→ TASK DETAILS
Reproduce every one of the following records word for word, with nothing changed, added or left out.

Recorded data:
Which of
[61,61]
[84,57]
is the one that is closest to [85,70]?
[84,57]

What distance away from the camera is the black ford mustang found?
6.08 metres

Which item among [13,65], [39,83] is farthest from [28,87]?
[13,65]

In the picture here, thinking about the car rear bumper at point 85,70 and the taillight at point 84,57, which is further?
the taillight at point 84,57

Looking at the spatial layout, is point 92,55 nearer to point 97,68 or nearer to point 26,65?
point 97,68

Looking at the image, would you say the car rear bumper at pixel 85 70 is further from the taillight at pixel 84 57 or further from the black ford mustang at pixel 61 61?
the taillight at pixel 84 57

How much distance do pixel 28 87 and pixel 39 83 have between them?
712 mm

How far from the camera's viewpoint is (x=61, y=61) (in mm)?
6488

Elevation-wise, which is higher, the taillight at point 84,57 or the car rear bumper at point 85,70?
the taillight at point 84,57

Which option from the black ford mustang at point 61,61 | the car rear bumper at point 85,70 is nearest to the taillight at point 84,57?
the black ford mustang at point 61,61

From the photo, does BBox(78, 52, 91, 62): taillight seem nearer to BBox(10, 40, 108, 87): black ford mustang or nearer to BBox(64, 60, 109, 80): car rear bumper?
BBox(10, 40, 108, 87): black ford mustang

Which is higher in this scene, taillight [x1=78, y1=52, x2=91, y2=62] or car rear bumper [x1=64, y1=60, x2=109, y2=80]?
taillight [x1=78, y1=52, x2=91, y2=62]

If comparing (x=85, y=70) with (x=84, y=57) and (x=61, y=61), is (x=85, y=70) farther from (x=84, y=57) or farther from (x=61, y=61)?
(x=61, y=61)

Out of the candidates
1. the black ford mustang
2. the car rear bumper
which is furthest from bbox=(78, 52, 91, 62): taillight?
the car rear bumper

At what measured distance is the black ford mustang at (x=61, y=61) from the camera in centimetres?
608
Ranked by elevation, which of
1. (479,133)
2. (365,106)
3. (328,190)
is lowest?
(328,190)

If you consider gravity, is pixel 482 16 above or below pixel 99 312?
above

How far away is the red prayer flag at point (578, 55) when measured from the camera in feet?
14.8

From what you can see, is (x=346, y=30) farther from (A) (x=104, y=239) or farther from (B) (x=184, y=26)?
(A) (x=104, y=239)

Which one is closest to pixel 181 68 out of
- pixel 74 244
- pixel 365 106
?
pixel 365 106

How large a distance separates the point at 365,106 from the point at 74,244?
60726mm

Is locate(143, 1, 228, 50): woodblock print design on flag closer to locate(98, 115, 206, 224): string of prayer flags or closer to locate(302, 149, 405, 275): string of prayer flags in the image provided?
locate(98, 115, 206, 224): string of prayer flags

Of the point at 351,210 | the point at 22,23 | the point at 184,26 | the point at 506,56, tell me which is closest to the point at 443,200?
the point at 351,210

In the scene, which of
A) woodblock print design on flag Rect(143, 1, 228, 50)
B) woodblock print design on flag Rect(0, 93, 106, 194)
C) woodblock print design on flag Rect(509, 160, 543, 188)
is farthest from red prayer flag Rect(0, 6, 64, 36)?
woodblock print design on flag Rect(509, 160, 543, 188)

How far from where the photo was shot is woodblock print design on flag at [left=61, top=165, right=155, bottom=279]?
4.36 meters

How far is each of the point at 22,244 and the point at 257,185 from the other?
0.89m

→ THE OUTPUT
Which of
[61,61]
[84,57]
is the one that is closest to [85,70]?
[84,57]

What distance away from the camera is the black ford mustang found?
6.08 metres

Which item among [13,65], [39,83] is farthest from [28,87]?
[13,65]

In the picture here, thinking about the car rear bumper at point 85,70 and the taillight at point 84,57, which is further?
the taillight at point 84,57

Looking at the spatial layout, is point 92,55 nearer to point 97,68 or nearer to point 26,65?
point 97,68

Looking at the image, would you say the car rear bumper at pixel 85 70 is further from the taillight at pixel 84 57 or further from the black ford mustang at pixel 61 61?
the taillight at pixel 84 57

How much distance do pixel 28 87 and pixel 39 83 have between them?
712 mm

How far from the camera's viewpoint is (x=61, y=61) (in mm)?
6488

Elevation-wise, which is higher, the taillight at point 84,57 or the car rear bumper at point 85,70?
the taillight at point 84,57

Which option from the black ford mustang at point 61,61 | the car rear bumper at point 85,70 is nearest to the taillight at point 84,57?
the black ford mustang at point 61,61

From the photo, does BBox(78, 52, 91, 62): taillight seem nearer to BBox(10, 40, 108, 87): black ford mustang or nearer to BBox(64, 60, 109, 80): car rear bumper?
BBox(10, 40, 108, 87): black ford mustang

Which is higher in this scene, taillight [x1=78, y1=52, x2=91, y2=62] or car rear bumper [x1=64, y1=60, x2=109, y2=80]?
taillight [x1=78, y1=52, x2=91, y2=62]

If comparing (x=85, y=70) with (x=84, y=57) and (x=61, y=61), is (x=85, y=70) farther from (x=84, y=57) or farther from (x=61, y=61)?
(x=61, y=61)

Out of the candidates
1. the black ford mustang
2. the car rear bumper
which is furthest from bbox=(78, 52, 91, 62): taillight?
the car rear bumper

At what measured distance is the black ford mustang at (x=61, y=61) from the camera in centimetres?
608
Ranked by elevation, which of
1. (479,133)
2. (365,106)
3. (328,190)
is lowest?
(328,190)

If you consider gravity, is pixel 482 16 above or below pixel 99 312?
above

How far away is the red prayer flag at point (578, 55) when measured from the camera in feet?
14.8

From what you can see, is (x=346, y=30) farther from (A) (x=104, y=239) or farther from (B) (x=184, y=26)?
(A) (x=104, y=239)

Which one is closest to pixel 181 68 out of
- pixel 74 244
- pixel 365 106
?
pixel 365 106

How large a distance separates the point at 365,106 from the point at 74,244?
60726mm

Is locate(143, 1, 228, 50): woodblock print design on flag closer to locate(98, 115, 206, 224): string of prayer flags or closer to locate(302, 149, 405, 275): string of prayer flags in the image provided?
locate(98, 115, 206, 224): string of prayer flags

Of the point at 351,210 | the point at 22,23 | the point at 184,26 | the point at 506,56, tell me which is closest to the point at 443,200?
the point at 351,210

In the scene, which of
A) woodblock print design on flag Rect(143, 1, 228, 50)
B) woodblock print design on flag Rect(0, 93, 106, 194)
C) woodblock print design on flag Rect(509, 160, 543, 188)
is farthest from red prayer flag Rect(0, 6, 64, 36)?
woodblock print design on flag Rect(509, 160, 543, 188)

How far from where the photo was shot is woodblock print design on flag at [left=61, top=165, right=155, bottom=279]?
4.36 meters

How far is each of the point at 22,244 and the point at 257,185 from the other?
0.89m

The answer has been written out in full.